UCF-ML-Research/SecureRouter

Repository files navigation

MPC-BERT Pool: Cost-Aware Mixture of Experts with Gated Routing

CI

A PyTorch implementation of a cost-aware, gated BERT pool (MPC-Router) for efficient Natural Language Understanding. This project implements a Mixture of Experts (MoE) architecture with asymmetric backpropagation to balance accuracy, computational cost, and load distribution across experts.

📋 Overview

The MPC-BERT Pool architecture consists of:

  • Router Stem: Lightweight BERT encoder (e.g., bert-tiny) that produces CLS tokens for routing decisions
  • Expert Pool: Multiple heterogeneous BERT expert models (tiny/base/large) processing in parallel
  • MLP Router: 2-layer MLP that assigns gating probabilities to experts via Gumbel-Softmax
  • Composite Loss: Combines task loss, load balancing, and cost awareness

Key innovation: Asymmetric backpropagation where:

  • Task loss (L_task) updates all components
  • Auxiliary losses (L_balance, L_cost) only update the router

🚀 Quick Start

Prerequisites

  • Python >= 3.8
  • CUDA-compatible GPU (required for training)
  • conda (recommended)

Installation

# Clone the repository
git clone https://github.com/UCF-ML-Research/SecureRouter-Encrypted-Routing-for-Efficient-Secure-Inference.git
cd SecureRouter-Encrypted-Routing-for-Efficient-Secure-Inference

# Create conda environment (recommended)
conda create -n mpc_router python=3.11 -y
conda activate mpc_router

# Editable install — pulls in all runtime deps via pyproject.toml
pip install -e .

# Optional: dev tools (pytest, black, mypy, ...)
pip install -e ".[dev]"

This installs the package as mpc_router and registers four CLI entry points: mpc-router-train, mpc-router-tune, mpc-router-eval, mpc-router-demo.

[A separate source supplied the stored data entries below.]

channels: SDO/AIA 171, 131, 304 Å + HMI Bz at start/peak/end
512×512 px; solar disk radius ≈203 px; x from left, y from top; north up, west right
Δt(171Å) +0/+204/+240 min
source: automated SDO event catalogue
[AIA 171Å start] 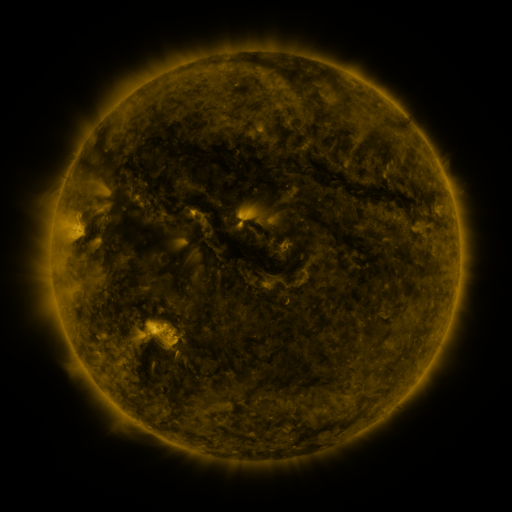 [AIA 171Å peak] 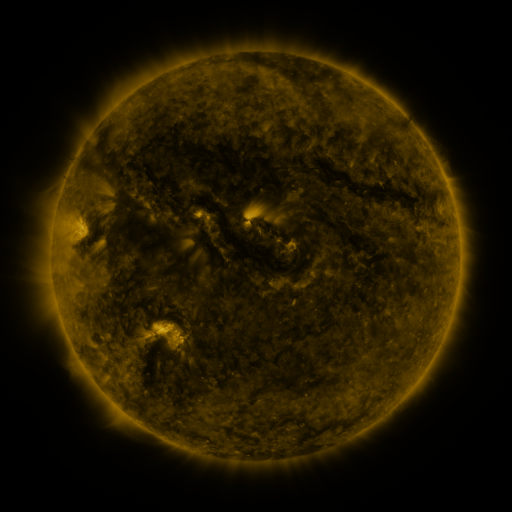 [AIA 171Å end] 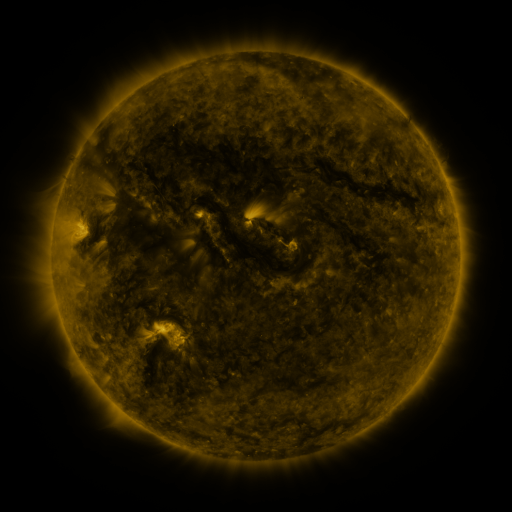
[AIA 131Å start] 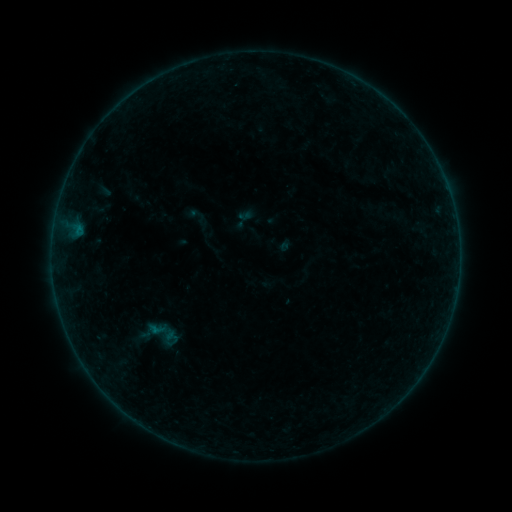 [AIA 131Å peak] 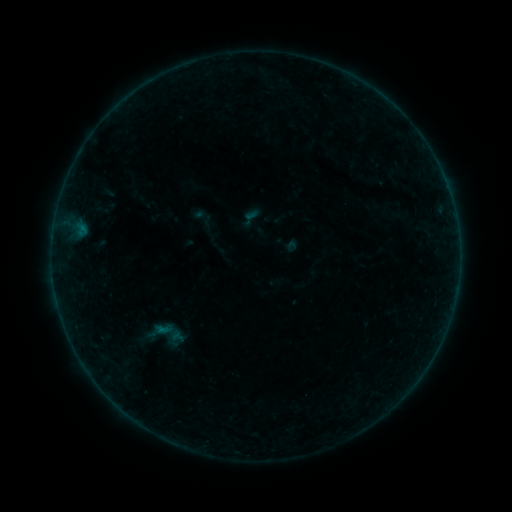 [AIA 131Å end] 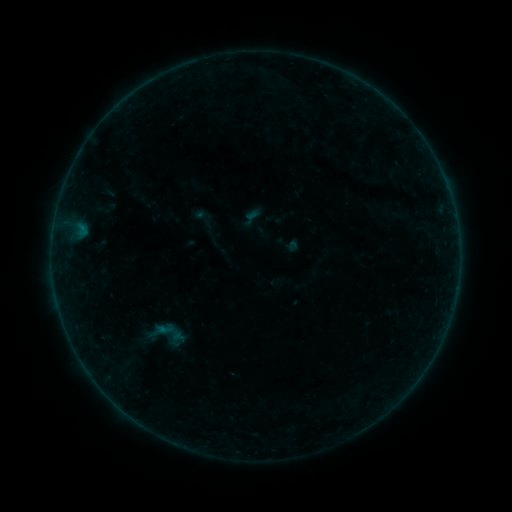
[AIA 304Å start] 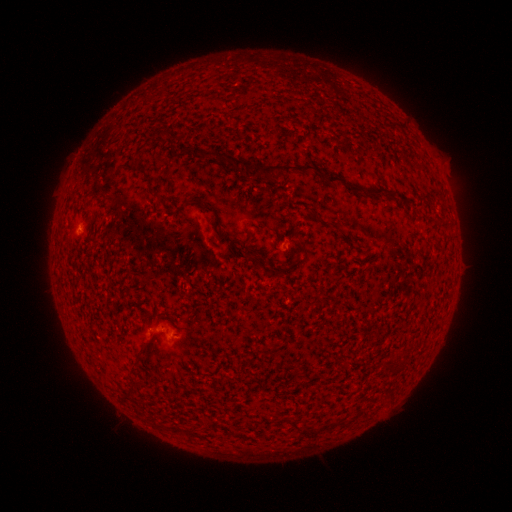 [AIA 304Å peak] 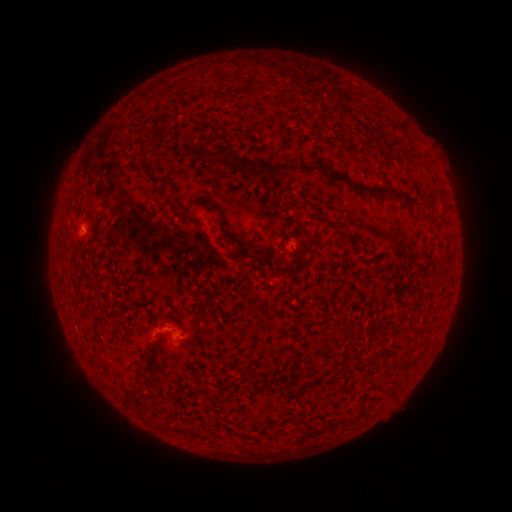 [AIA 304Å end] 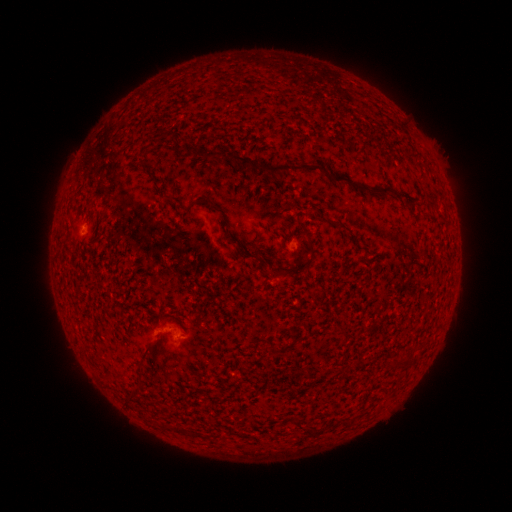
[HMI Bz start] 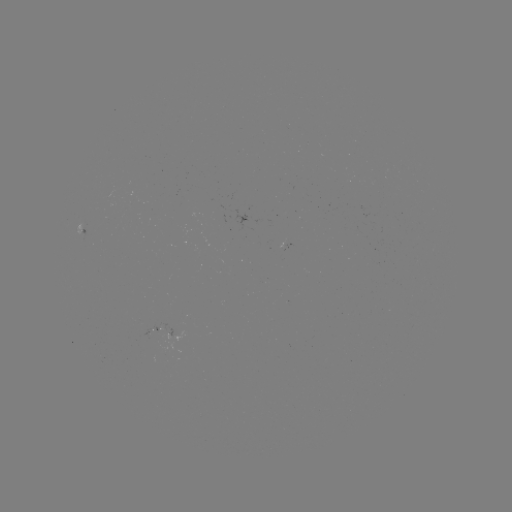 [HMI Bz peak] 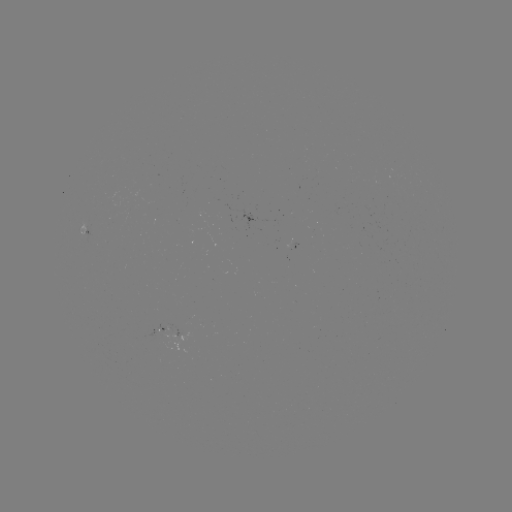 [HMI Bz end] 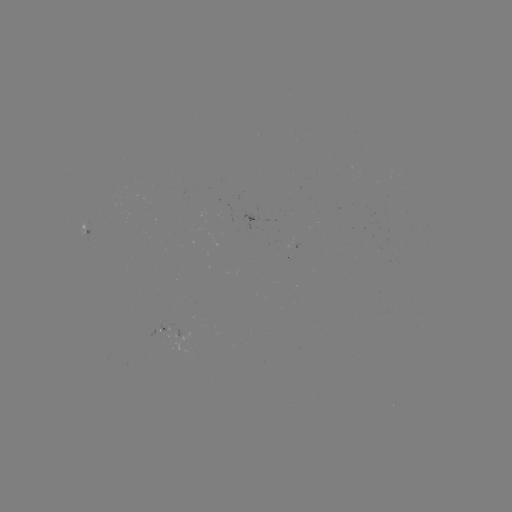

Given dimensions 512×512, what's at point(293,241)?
emerging-flux region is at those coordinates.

See docs/API.md for the full API reference.

Verify the install (no GPU needed)

python -c "from mpc_router import GatedBertPool, CompositeLoss, GLUEDataLoader; print('mpc_router OK')"

Python API — 30-second example

import torch
from mpc_router import GatedBertPool, CompositeLoss

model = GatedBertPool(
    router_model_name="prajjwal1/bert-tiny",
    expert_model_names=[
        "M-FAC/bert-tiny-finetuned-mrpc",
        "howey/bert-base-uncased-mrpc",
        "yoshitomo-matsubara/bert-large-uncased-mrpc",
    ],
    num_labels=2,
)
loss_fn = CompositeLoss(
    task_type="classification", num_labels=2, num_experts=3,
    expert_costs=torch.tensor([2.0, 7.0, 13.0]),
    alpha=0.01, beta=0.03,
)
# Soft gating (training): runs all experts, returns gradient signal to the router
predictions, gating_weights = model(input_ids, attention_mask)
loss, components = loss_fn(predictions, labels, gating_weights)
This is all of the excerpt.